- Task details
Between the line containing "United States, site lebec_CA-43." and the line containing "common name: domestic cow" lies a run of lines; give that run again exactly, with both of those lines, and nothing else from the entries below.

+ + + + + + +

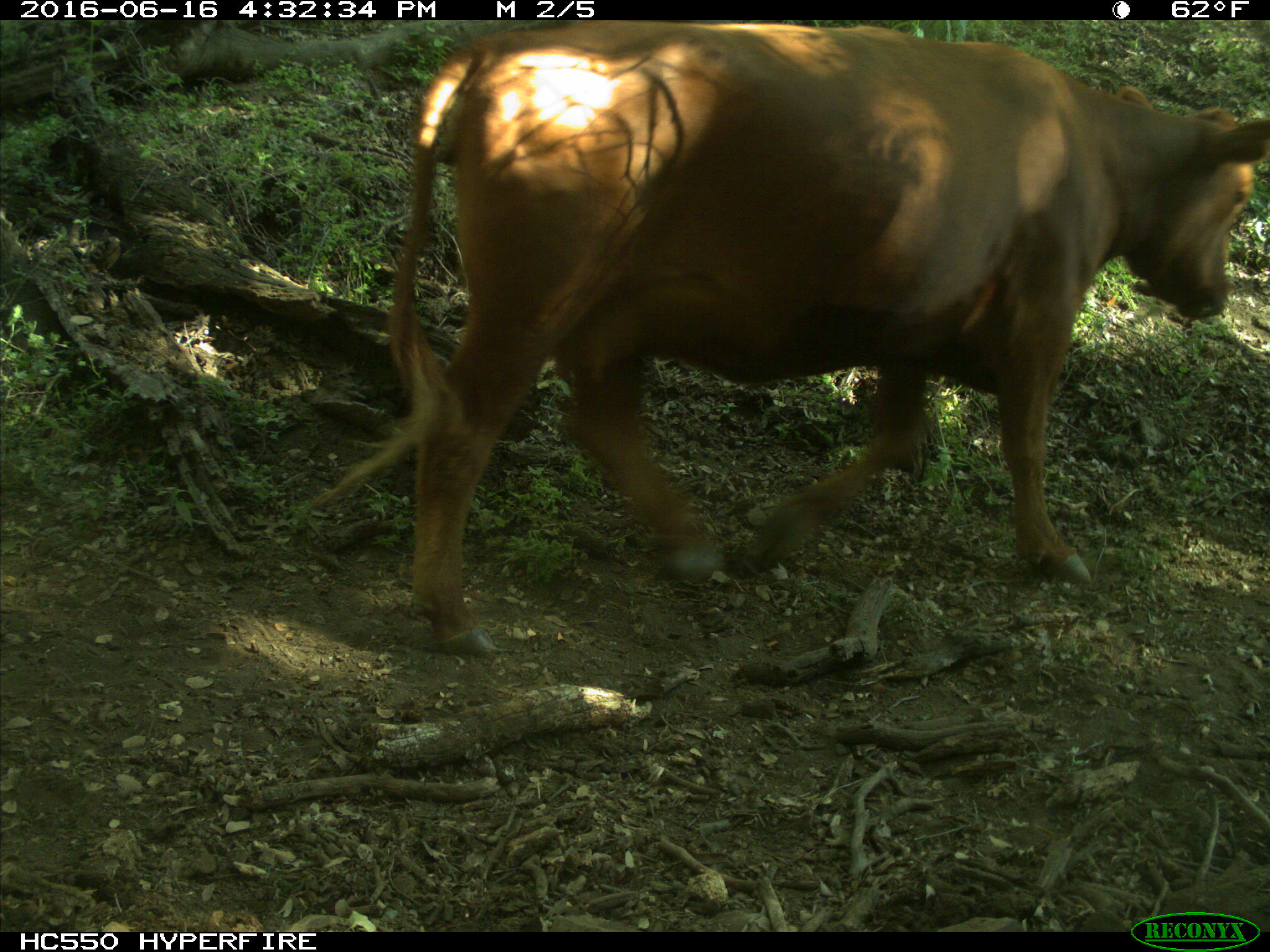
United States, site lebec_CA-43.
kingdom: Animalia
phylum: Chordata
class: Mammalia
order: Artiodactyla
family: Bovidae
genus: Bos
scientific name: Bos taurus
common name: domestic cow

+ + + + + + +

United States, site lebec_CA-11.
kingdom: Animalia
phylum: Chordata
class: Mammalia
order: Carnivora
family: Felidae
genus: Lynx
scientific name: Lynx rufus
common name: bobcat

+ + + + + + +

- Task answer
United States, site lebec_CA-43.
kingdom: Animalia
phylum: Chordata
class: Mammalia
order: Artiodactyla
family: Bovidae
genus: Bos
scientific name: Bos taurus
common name: domestic cow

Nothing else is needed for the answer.